As I am checking in the airport to go back to New York my check-in luggage weighted 70 pounds which is 20 pounds over the limit according to air safety guidelines. They gave me an option to take some items out or pay $25 for the exceeded limit. Most of these representatives at the airport look weak, heavy, and deconditioned. All these people should be working out on a training program to increase their strength to learn how to lift heavy luggages, instead of complaining of getting injured! I had an argument with the airport manager. She asked me: "Would you be able to lift your heavy luggage over your head?"  I said "Absolutely! I can lift over 200 pounds over my head! All you people should be strength training to be able to lift healthfully!" She remained silent and walked away, I wonder why!

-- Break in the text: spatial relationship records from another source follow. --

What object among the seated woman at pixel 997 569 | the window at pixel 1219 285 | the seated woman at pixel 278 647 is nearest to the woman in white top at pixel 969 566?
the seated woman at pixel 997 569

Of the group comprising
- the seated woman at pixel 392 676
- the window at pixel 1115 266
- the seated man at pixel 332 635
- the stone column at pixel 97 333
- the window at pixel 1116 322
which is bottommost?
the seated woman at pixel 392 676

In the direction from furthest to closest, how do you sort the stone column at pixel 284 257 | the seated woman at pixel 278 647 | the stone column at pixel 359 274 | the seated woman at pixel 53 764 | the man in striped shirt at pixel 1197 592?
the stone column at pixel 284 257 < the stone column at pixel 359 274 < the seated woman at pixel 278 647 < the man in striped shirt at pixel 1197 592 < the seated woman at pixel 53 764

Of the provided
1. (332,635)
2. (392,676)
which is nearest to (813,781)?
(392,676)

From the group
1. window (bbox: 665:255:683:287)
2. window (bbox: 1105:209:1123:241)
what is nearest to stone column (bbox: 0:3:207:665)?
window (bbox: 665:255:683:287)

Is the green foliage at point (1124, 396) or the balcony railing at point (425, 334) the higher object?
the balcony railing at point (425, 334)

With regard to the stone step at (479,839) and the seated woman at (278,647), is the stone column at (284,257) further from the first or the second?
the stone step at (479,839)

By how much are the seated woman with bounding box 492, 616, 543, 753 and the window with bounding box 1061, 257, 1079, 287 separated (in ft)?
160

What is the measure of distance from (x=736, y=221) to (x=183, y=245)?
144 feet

Many of you have been training with me using machines, barbells, dumbells, thickbars, medicine balls, chains, bands, grip devices and various other implements for your training program. Only some of you have been working with kettlebells.
 
What is so special about the kettlebell?

A kettlebell or girya (Russ.) is a traditional Russian cast iron weight that looks like a cannonball with a handle.

As the 1986 Soviet Weightlifting Yearbook put it, "It is hard to find a sport that has deeper roots in the history of our people than kettlebell lifting. So popular were kettlebells in Tsarist Russia that any strongman or weightlifter was referred to as a girevik, or a kettlebell man. Not a single sport develops our muscular strength and bodies as well as kettlebell athletics, wrote Ludvig Chaplinskiy in Russian magazine Hercules in 1913. In the Soviet times weightlifting legends such as Vlasov, Zhabotinskiy, and Alexeyev, started their Olympic careers with kettlebells. Yuri Vlasov who defeated mighty Paul Anderson once interrupted an interview he was giving to a Western journalist and proceeded to press a pair of kettlebells. A wonderful exercise, commented the world champion lifter. . . .

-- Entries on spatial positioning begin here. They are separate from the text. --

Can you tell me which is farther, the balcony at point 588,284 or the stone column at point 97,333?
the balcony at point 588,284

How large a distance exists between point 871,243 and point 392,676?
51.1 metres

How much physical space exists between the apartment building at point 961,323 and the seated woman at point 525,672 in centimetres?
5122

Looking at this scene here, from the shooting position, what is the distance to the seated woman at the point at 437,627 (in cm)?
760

It is hard to find an exercise better suited for developing strength and flexibility simultaneously. The Russian Special Forces personnel owe much of their wiry strength, lethal agility, and never-quitting stamina to kettlebells. Soldier, Be Strong!, the official Soviet armed forces strength training manual pronounced kettlebell drills to be one of the most effective means of strength development representing a new era in the development of human strength-potential. Voropayev (1983) observed two groups of subjects over a period of a few years and tested them with a standard battery of armed forces PT tests: pullups, a standing broad jump, a 100m sprint, and a 1k run. The control group followed a typical university physical education program that emphasized the above. The experimental group just lifted kettlebells. In spite of the lack of practice on the tested exercises, the kettlebell group showed better scores in every one of them!

Researchers at the Lesgaft Physical Culture Institute in Leningrad (Vinogradov & Lukyanov, 1986) found a very high correlation between the results posted in a kettlebell lifting competition and a great range of dissimilar tests: strength, measured with the three powerlifts and grip strength; strength endurance, measured with pullups and parallel bar dips; general endurance, determined by a 1000 meter run; and work capacity and balance, measured with special tests! Shevtsova (1993) discovered that kettlebell training lowers the heart rate and the blood pressure.

Gomonov (1998) concluded that Exercises with kettlebells enable one to quickly build strength, endurance, achieve a balanced development of all muscle groups, fix particular deficiencies of build, and they also promote health.

Most methods that claim all around fitness deliver no more than compromises. Accept no compromises choose the Russian kettlebell!


Until next time continuing training intelligently towards your goals and have a blast doing so!

Christian

"My heart and soul is vibrating like a volcano, and I am breathing like a dragon, The Fire of Life."